■ Consigna A: Copia todas las citas entre comillas que aparecen en el texto sobre el miedo a retornar.
■ Consigna B: Escribe la continuación del texto sobre el miedo a retornar a partir de su última oración.

■ Fragmento seleccionado:

^^^^^^^^

Estudiantes realizan actividades de integración bajo la supervisión de profesores.
Estudiantes realizan actividades de integración bajo la supervisión de profesores.Ferley Ospina

El miedo a retornar

El Ministerio no sabe cuánto pueda durar la operación del colegio. “Todo depende del tiempo en que puedan retornar los maestros y los niños a sus comunidades”, asegura Gloria Carrasco, la viceministra. La incertidumbre de su respuesta refleja lo único claro: nadie sabe cuándo se van a normalizar las cosas. Todo son conjeturas, zozobra. Hay noticias protagonizadas por las familias que han decidido retornar, e historias de personas que no han vuelto por el miedo a la barbarie.

Varias profesoras sienten la presión de las rectorías de las instituciones en el Catatumbo. “Ya nos dijeron que tenemos que volver, pero no nos sentimos seguras”, señala una maestra de grado primero, mientras conversa con otras dos docentes. Carrasco, por su parte, asegura que tienen alternativas. “Si no se sienten seguros para retornar, pueden acercarse a la Secretaría a comentar su caso”, explica mientras las maestras debaten los pasos a seguir.

^^^^^^^^

■ Registros extraídos:

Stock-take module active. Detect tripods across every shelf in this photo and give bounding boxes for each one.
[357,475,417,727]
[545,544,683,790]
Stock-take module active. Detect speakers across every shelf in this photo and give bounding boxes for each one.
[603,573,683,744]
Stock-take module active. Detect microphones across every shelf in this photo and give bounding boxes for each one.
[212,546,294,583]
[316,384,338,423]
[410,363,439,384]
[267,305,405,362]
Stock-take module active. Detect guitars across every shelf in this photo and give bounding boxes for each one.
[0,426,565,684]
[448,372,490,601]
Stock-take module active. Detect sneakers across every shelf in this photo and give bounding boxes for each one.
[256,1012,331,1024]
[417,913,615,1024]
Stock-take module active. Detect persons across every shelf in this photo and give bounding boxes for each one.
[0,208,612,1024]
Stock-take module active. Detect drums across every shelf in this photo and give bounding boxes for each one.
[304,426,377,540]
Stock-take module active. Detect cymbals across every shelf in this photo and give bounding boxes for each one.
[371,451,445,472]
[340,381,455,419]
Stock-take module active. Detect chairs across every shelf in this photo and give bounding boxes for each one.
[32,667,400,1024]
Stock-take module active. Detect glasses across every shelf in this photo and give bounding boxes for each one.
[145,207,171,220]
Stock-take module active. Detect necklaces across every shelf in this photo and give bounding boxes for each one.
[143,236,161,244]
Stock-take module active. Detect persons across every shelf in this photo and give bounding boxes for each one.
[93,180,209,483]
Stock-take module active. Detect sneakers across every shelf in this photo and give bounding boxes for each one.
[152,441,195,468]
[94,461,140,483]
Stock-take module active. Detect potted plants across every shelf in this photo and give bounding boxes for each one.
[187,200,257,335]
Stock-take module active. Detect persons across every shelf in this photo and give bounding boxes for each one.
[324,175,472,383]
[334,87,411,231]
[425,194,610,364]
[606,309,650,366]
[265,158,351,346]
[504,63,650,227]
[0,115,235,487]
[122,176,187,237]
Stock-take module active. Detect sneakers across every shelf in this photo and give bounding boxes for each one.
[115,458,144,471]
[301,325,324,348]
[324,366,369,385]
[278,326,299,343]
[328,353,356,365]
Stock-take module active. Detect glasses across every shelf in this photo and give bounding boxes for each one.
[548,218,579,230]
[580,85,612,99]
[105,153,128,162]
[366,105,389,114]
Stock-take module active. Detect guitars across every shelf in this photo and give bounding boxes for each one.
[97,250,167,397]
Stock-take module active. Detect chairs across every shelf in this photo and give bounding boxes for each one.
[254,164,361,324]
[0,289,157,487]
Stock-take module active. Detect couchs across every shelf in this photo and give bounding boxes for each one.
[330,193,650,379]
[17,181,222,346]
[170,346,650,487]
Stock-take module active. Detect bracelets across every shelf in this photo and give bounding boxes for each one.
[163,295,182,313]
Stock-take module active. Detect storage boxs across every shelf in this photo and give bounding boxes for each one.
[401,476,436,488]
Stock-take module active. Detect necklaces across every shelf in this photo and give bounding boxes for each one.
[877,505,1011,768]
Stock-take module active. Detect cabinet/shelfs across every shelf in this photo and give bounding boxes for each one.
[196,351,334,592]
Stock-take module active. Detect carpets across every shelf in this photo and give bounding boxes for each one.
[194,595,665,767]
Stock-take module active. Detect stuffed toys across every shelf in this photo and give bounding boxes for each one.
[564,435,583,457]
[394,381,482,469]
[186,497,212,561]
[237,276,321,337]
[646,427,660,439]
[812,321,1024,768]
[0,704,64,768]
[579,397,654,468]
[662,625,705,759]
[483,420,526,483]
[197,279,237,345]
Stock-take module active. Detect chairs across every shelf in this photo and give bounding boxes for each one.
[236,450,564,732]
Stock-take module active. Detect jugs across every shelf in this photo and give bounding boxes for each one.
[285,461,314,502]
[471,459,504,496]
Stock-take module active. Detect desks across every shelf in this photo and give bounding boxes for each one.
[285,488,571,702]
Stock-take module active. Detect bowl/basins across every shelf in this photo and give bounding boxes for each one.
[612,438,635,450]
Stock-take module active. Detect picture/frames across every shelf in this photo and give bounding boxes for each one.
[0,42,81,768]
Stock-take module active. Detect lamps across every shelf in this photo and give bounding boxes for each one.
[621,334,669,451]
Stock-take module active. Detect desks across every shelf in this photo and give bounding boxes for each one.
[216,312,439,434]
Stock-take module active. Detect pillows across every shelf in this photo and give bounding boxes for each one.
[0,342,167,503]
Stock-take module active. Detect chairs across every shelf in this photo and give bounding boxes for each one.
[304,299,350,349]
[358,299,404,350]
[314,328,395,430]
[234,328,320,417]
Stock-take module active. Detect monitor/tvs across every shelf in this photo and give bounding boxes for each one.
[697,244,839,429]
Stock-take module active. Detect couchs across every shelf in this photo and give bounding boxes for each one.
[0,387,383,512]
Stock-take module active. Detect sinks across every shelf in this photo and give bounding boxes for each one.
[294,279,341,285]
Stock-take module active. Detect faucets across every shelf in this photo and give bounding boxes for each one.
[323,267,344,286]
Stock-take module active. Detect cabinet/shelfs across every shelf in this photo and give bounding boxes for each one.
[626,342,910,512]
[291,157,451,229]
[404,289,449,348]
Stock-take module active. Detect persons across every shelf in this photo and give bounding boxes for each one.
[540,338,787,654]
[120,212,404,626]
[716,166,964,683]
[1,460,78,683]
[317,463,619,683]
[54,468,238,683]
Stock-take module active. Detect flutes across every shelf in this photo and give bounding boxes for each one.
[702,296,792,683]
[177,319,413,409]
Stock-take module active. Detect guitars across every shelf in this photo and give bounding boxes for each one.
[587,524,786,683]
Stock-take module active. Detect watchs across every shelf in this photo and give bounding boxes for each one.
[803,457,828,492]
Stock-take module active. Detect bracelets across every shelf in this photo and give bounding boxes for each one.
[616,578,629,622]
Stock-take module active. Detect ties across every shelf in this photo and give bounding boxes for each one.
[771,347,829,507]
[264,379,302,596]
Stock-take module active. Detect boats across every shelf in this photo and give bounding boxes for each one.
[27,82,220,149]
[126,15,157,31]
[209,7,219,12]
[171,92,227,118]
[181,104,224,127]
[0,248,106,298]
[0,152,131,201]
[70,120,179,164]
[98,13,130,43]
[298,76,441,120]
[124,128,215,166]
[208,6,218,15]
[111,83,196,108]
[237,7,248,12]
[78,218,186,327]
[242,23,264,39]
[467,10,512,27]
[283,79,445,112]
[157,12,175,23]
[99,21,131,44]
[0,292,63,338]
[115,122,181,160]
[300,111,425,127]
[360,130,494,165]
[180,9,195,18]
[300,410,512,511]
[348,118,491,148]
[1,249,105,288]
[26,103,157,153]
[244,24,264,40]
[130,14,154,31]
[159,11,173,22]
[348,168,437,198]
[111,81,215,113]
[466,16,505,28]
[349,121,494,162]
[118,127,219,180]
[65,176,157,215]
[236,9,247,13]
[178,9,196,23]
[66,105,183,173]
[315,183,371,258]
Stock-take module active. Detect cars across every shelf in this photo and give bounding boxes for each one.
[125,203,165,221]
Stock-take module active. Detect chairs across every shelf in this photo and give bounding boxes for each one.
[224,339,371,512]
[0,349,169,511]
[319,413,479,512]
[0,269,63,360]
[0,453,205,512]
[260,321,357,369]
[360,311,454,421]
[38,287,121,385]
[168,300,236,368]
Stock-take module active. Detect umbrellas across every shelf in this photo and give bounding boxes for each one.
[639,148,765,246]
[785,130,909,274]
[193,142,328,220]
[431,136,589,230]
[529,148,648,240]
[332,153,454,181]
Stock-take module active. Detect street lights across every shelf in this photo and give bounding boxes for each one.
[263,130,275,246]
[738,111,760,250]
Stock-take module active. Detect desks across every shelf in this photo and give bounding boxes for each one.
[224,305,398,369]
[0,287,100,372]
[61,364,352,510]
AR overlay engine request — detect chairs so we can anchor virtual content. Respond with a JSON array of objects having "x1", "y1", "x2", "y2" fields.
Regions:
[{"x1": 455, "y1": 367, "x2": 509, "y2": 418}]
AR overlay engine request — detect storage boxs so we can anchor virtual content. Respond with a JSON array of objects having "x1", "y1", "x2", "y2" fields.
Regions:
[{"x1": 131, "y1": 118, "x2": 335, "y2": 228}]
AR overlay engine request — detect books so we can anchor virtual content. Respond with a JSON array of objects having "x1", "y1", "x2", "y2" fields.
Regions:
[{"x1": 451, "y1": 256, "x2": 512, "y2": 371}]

^^^^^^^^

■ Respuesta A:
- “Todo depende del tiempo en que puedan retornar los maestros y los niños a sus comunidades”
- “Ya nos dijeron que tenemos que volver, pero no nos sentimos seguras”
- “Si no se sienten seguros para retornar, pueden acercarse a la Secretaría a comentar su caso”

■ Respuesta B:
Los estudiantes viven la misma zozobra. Más de 100 familias se han acercado al colegio para pedir cupos permanentes en Cúcuta. “Han decidido que no volverán”, cuenta el rector. Es el caso de Yiyo, un líder social de un corregimiento de Tibú, que tiene a sus hijas de 4, 12 y 15 años en el colegio, mientras estabiliza su situación. “Yo no puedo volver. Ya recibí una llamada en la que me dijeron que soy objetivo militar”, relata el hombre, que prefiere no dar detalles del grupo armado que lo acosa.

Mensaje hecho por los estudiantes de preescolar del Colegio Temporal para la Paz para los grupos armados que se enfrentan en el Catatumbo.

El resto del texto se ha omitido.